[Data for the task Boundary: Start]
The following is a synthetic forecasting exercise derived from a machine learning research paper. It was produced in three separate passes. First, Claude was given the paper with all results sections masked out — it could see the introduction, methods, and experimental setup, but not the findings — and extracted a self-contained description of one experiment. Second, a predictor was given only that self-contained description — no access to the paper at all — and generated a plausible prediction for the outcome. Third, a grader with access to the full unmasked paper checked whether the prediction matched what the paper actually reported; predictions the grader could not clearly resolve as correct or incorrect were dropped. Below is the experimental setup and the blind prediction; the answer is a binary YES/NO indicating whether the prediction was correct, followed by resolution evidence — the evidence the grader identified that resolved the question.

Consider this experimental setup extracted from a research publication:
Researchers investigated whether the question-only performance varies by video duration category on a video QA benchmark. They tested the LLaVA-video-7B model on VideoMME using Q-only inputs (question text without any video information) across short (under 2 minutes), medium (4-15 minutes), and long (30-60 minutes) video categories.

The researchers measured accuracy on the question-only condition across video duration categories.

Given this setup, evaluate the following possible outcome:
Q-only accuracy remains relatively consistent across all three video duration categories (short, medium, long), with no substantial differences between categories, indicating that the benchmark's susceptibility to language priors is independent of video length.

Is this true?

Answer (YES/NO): NO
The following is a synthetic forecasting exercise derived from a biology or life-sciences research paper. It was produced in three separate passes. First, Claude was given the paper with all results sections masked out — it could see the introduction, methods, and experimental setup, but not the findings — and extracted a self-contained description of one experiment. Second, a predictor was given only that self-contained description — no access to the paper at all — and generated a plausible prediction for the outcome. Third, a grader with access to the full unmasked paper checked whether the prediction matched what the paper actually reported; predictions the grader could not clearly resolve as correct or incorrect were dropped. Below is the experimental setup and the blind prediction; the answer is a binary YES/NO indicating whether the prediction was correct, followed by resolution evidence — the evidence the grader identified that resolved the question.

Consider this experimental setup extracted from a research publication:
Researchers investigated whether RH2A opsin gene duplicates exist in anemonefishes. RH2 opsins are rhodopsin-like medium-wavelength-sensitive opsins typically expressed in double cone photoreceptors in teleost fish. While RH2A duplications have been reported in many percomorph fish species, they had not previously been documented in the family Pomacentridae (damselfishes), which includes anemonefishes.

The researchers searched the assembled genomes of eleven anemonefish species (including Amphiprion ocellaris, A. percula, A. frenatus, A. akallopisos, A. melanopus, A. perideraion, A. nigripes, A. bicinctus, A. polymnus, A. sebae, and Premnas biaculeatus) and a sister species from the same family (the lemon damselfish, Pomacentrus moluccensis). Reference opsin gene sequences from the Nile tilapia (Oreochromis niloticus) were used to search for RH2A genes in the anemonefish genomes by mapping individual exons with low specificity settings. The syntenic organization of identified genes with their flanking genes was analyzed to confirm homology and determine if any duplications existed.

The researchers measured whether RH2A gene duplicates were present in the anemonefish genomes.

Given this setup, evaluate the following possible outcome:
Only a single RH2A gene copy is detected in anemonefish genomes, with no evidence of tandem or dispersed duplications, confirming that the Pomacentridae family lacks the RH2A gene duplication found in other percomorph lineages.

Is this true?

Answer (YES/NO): NO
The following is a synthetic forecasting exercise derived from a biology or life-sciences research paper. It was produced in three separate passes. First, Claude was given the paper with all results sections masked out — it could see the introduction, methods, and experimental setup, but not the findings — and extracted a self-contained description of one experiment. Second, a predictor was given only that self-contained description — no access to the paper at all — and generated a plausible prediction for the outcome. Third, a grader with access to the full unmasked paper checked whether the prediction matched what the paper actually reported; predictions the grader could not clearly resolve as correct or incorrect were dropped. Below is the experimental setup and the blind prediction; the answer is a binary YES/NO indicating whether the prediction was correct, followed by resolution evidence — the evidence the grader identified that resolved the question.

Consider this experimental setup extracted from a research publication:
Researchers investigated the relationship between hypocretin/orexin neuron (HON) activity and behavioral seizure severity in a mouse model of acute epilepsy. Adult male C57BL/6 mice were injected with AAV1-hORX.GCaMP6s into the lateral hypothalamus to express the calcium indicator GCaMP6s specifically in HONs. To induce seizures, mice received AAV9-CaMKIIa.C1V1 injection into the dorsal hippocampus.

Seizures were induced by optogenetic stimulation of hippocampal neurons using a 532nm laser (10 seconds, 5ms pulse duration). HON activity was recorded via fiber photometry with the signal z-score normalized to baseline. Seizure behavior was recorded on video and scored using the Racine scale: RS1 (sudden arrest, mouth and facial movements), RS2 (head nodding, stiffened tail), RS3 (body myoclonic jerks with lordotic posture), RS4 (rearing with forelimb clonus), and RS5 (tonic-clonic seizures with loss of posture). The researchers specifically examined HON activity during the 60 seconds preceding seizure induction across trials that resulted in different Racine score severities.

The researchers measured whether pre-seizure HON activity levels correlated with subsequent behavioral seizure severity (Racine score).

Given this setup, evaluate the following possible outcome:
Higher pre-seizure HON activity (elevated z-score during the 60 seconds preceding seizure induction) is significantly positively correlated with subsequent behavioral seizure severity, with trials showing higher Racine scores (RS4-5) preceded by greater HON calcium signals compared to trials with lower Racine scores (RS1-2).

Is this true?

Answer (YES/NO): YES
[Data for the task Boundary: End]
What the exercise asks:
Every line of the data must be reproduced exactly.

Solution for this problem:
The following is a synthetic forecasting exercise derived from a machine learning research paper. It was produced in three separate passes. First, Claude was given the paper with all results sections masked out — it could see the introduction, methods, and experimental setup, but not the findings — and extracted a self-contained description of one experiment. Second, a predictor was given only that self-contained description — no access to the paper at all — and generated a plausible prediction for the outcome. Third, a grader with access to the full unmasked paper checked whether the prediction matched what the paper actually reported; predictions the grader could not clearly resolve as correct or incorrect were dropped. Below is the experimental setup and the blind prediction; the answer is a binary YES/NO indicating whether the prediction was correct, followed by resolution evidence — the evidence the grader identified that resolved the question.

Consider this experimental setup extracted from a research publication:
Researchers investigated whether the question-only performance varies by video duration category on a video QA benchmark. They tested the LLaVA-video-7B model on VideoMME using Q-only inputs (question text without any video information) across short (under 2 minutes), medium (4-15 minutes), and long (30-60 minutes) video categories.

The researchers measured accuracy on the question-only condition across video duration categories.

Given this setup, evaluate the following possible outcome:
Q-only accuracy remains relatively consistent across all three video duration categories (short, medium, long), with no substantial differences between categories, indicating that the benchmark's susceptibility to language priors is independent of video length.

Is this true?

Answer (YES/NO): NO
The following is a synthetic forecasting exercise derived from a biology or life-sciences research paper. It was produced in three separate passes. First, Claude was given the paper with all results sections masked out — it could see the introduction, methods, and experimental setup, but not the findings — and extracted a self-contained description of one experiment. Second, a predictor was given only that self-contained description — no access to the paper at all — and generated a plausible prediction for the outcome. Third, a grader with access to the full unmasked paper checked whether the prediction matched what the paper actually reported; predictions the grader could not clearly resolve as correct or incorrect were dropped. Below is the experimental setup and the blind prediction; the answer is a binary YES/NO indicating whether the prediction was correct, followed by resolution evidence — the evidence the grader identified that resolved the question.

Consider this experimental setup extracted from a research publication:
Researchers investigated whether RH2A opsin gene duplicates exist in anemonefishes. RH2 opsins are rhodopsin-like medium-wavelength-sensitive opsins typically expressed in double cone photoreceptors in teleost fish. While RH2A duplications have been reported in many percomorph fish species, they had not previously been documented in the family Pomacentridae (damselfishes), which includes anemonefishes.

The researchers searched the assembled genomes of eleven anemonefish species (including Amphiprion ocellaris, A. percula, A. frenatus, A. akallopisos, A. melanopus, A. perideraion, A. nigripes, A. bicinctus, A. polymnus, A. sebae, and Premnas biaculeatus) and a sister species from the same family (the lemon damselfish, Pomacentrus moluccensis). Reference opsin gene sequences from the Nile tilapia (Oreochromis niloticus) were used to search for RH2A genes in the anemonefish genomes by mapping individual exons with low specificity settings. The syntenic organization of identified genes with their flanking genes was analyzed to confirm homology and determine if any duplications existed.

The researchers measured whether RH2A gene duplicates were present in the anemonefish genomes.

Given this setup, evaluate the following possible outcome:
Only a single RH2A gene copy is detected in anemonefish genomes, with no evidence of tandem or dispersed duplications, confirming that the Pomacentridae family lacks the RH2A gene duplication found in other percomorph lineages.

Is this true?

Answer (YES/NO): NO
The following is a synthetic forecasting exercise derived from a biology or life-sciences research paper. It was produced in three separate passes. First, Claude was given the paper with all results sections masked out — it could see the introduction, methods, and experimental setup, but not the findings — and extracted a self-contained description of one experiment. Second, a predictor was given only that self-contained description — no access to the paper at all — and generated a plausible prediction for the outcome. Third, a grader with access to the full unmasked paper checked whether the prediction matched what the paper actually reported; predictions the grader could not clearly resolve as correct or incorrect were dropped. Below is the experimental setup and the blind prediction; the answer is a binary YES/NO indicating whether the prediction was correct, followed by resolution evidence — the evidence the grader identified that resolved the question.

Consider this experimental setup extracted from a research publication:
Researchers investigated the relationship between hypocretin/orexin neuron (HON) activity and behavioral seizure severity in a mouse model of acute epilepsy. Adult male C57BL/6 mice were injected with AAV1-hORX.GCaMP6s into the lateral hypothalamus to express the calcium indicator GCaMP6s specifically in HONs. To induce seizures, mice received AAV9-CaMKIIa.C1V1 injection into the dorsal hippocampus.

Seizures were induced by optogenetic stimulation of hippocampal neurons using a 532nm laser (10 seconds, 5ms pulse duration). HON activity was recorded via fiber photometry with the signal z-score normalized to baseline. Seizure behavior was recorded on video and scored using the Racine scale: RS1 (sudden arrest, mouth and facial movements), RS2 (head nodding, stiffened tail), RS3 (body myoclonic jerks with lordotic posture), RS4 (rearing with forelimb clonus), and RS5 (tonic-clonic seizures with loss of posture). The researchers specifically examined HON activity during the 60 seconds preceding seizure induction across trials that resulted in different Racine score severities.

The researchers measured whether pre-seizure HON activity levels correlated with subsequent behavioral seizure severity (Racine score).

Given this setup, evaluate the following possible outcome:
Higher pre-seizure HON activity (elevated z-score during the 60 seconds preceding seizure induction) is significantly positively correlated with subsequent behavioral seizure severity, with trials showing higher Racine scores (RS4-5) preceded by greater HON calcium signals compared to trials with lower Racine scores (RS1-2).

Is this true?

Answer (YES/NO): YES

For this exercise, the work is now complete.